Capitalismo comercial y mercantilismo

Historia

El comercio durante la Edad Moderna se vio limitado por las deficiencias del transporte. En tierra se realizaba en carros, diligencias o a lomos de animales con arrieros por malos caminos, mientras que en el mar se empleaban barcos de vela con limitada capacidad de carga.

 

El comercio interior se llevaba a cabo en mercados locales urbanos, en ferias semanales de intercambios de productos agrícolas y artesanales, o en ferias anuales donde se ofrecían productos menos corrientes, como especias, sedas, oro y, también esclavos.

El comercio exterior se centraba en las grandes ciudades portuarias europeas. Este comercio vivió un gran auge a raíz de los descubrimientos geográficos de la época moderna. Los territorios coloniales americanos y de otros continentes proporcionaban materias primas y demandaban productos. Los beneficios de este comercio favorecieron el desarrollo del capitalismo comercial: circulación monetaria, créditos, creación de sociedades, compañías comerciales, bolsas y bancos.

Por mercantilismo entendemos las teorías y políticas de intervención económica que se impusieron en Europa desde fines del siglo XV hasta el siglo XVIII en paralelo al desarrollo y fortalecimiento de los Estados modernos.

El objetivo del mercantilismo era la búsqueda de la riqueza. Aunque hubo distintas escuelas y matices el mercantilismo consideraba, en general, que el origen de la riqueza estaría en la acumulación de metales preciosos (oro y plata). Cuantos más metales preciosos se tuviera más rico sería un país.

Para que un estado acumulara metales preciosos había que proteger la producción nacional y la exportación de la misma con la finalidad de atraer el oro y la plata y establecer aranceles, es decir, altos impuestos a las importaciones con el fin de evitar la salida de los metales. El balance comercial debía ser, pues favorable.
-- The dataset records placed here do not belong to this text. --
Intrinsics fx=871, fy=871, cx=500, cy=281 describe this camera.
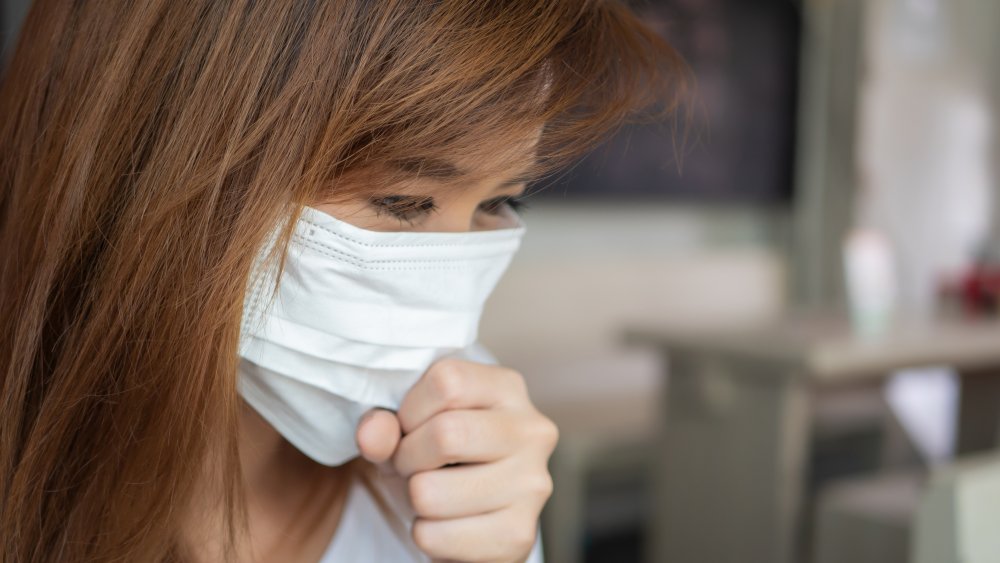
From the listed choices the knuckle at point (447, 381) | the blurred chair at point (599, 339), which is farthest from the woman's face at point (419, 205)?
the blurred chair at point (599, 339)

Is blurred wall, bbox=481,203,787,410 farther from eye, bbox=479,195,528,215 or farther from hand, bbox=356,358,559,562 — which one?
hand, bbox=356,358,559,562

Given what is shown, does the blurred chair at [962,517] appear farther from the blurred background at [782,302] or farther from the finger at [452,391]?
the finger at [452,391]

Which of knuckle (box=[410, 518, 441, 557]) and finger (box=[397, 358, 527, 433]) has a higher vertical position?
finger (box=[397, 358, 527, 433])

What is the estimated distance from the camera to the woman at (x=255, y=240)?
59 centimetres

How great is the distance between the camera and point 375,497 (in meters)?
0.83

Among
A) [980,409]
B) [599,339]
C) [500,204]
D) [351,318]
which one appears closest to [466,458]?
[351,318]

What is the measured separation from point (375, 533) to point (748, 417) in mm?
1172

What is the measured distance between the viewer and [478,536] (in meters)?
0.64

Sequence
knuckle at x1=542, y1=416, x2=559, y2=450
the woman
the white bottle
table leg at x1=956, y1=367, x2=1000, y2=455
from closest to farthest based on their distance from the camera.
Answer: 1. the woman
2. knuckle at x1=542, y1=416, x2=559, y2=450
3. the white bottle
4. table leg at x1=956, y1=367, x2=1000, y2=455

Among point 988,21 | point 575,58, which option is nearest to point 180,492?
point 575,58

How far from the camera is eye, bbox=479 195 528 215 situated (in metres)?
0.76

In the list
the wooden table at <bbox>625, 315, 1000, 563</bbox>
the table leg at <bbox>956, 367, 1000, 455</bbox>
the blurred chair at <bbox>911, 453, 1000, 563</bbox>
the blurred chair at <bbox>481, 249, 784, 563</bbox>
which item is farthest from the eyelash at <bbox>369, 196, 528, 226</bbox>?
the table leg at <bbox>956, 367, 1000, 455</bbox>

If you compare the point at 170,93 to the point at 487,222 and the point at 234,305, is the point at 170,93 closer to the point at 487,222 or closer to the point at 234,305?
the point at 234,305

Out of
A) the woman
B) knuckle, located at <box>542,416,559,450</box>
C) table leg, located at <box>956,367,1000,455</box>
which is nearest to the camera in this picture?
the woman
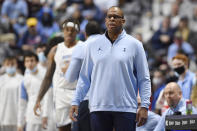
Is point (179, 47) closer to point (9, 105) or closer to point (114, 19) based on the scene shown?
point (9, 105)

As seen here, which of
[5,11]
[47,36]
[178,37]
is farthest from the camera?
[5,11]

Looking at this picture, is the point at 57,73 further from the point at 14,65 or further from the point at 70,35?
the point at 14,65

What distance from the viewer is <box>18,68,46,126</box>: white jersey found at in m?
12.7

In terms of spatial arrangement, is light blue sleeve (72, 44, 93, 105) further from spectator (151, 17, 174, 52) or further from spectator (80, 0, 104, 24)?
spectator (80, 0, 104, 24)

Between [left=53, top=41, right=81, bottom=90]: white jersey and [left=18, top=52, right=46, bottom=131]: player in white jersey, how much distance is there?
7.87ft

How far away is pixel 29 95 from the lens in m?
12.9

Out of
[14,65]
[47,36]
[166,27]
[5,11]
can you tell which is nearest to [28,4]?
[5,11]

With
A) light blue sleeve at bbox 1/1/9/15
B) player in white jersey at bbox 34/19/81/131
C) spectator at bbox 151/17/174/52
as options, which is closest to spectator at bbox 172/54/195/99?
player in white jersey at bbox 34/19/81/131

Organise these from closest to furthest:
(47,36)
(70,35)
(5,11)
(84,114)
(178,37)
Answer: (84,114)
(70,35)
(178,37)
(47,36)
(5,11)

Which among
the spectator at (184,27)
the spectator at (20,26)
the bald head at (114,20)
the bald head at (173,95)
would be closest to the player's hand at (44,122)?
the bald head at (173,95)

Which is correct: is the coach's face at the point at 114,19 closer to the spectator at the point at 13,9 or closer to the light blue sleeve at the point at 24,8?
the spectator at the point at 13,9

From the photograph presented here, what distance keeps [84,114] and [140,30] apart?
42.6 ft

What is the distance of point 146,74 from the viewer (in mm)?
7926

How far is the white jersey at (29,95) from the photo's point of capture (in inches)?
501
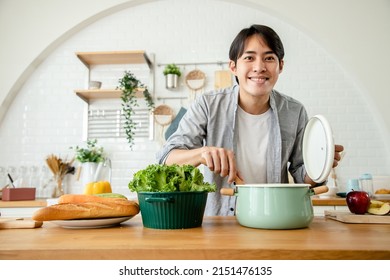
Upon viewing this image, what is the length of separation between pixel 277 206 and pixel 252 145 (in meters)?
0.90

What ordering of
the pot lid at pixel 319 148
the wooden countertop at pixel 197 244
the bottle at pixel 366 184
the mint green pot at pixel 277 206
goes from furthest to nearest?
the bottle at pixel 366 184
the pot lid at pixel 319 148
the mint green pot at pixel 277 206
the wooden countertop at pixel 197 244

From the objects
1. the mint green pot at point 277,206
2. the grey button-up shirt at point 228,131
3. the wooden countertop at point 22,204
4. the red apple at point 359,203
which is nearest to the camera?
the mint green pot at point 277,206

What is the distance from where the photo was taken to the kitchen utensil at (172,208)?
1.04 m

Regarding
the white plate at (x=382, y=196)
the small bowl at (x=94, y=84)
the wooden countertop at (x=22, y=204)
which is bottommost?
the wooden countertop at (x=22, y=204)

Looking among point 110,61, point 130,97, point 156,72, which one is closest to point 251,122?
point 130,97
El estado debía intervenir en la economía no sólo en la cuestión comercial, como hemos establecido, sino, también, creando manufacturas para promover la producción de productos nacionales. El primer mercantilismo es conocido como bullionismo (del inglés, “buillon”, lingote de oro), que asociaba de forma automática metales preciosos con riqueza. Entre los bullionistas destacaron dos autores ingleses, Thomas Miles y Gerard de Malynes. El primero recomendaba la necesidad de fomentar el superávit comercial. De Malynes publicó un libro A Treatise of the Canker of England's Common Wealth, donde teorizó sobre los tipos de cambio, defendiendo la necesidad de que se estableciese un sistema de cambio estricto de las monedas, que se basase en la concentración del metal precioso y su peso.

Uno de los mercantilistas más destacados del siglo XVII fue el ministro de Luis XIV, Jean Baptiste Colbert, que ha dado nombre a un tipo de mercantilismo, el colbertismo. Colbert quería ofrecer al rey una economía saneada para reforzar el poderío de Francia y poder costear las empresas militares que quería emprender. Colbert comprendió que la acumulación de dinero en un Estado era la causa de su riqueza, pero si la cantidad de dinero circulando por Europa era constante, la única manera de conseguirlo era arrebatándoselo a las otras potencias. Para ello había que aplicar las políticas estudiadas del mercantilismo de fomento de las exportaciones y protección con aranceles de las importaciones, impulsar la creación de una marina potente, de manufacturas reales y de compañías comerciales, mediante la intervención del Estado.

En el siglo XVIII se sofisticó más la teoría mercantilista, destacando la figura de Thomas Mun. Aunque se seguía considerando que los metales preciosos como la fuente de la riqueza nacional se defendió que las mercancías también eran fuente de riqueza.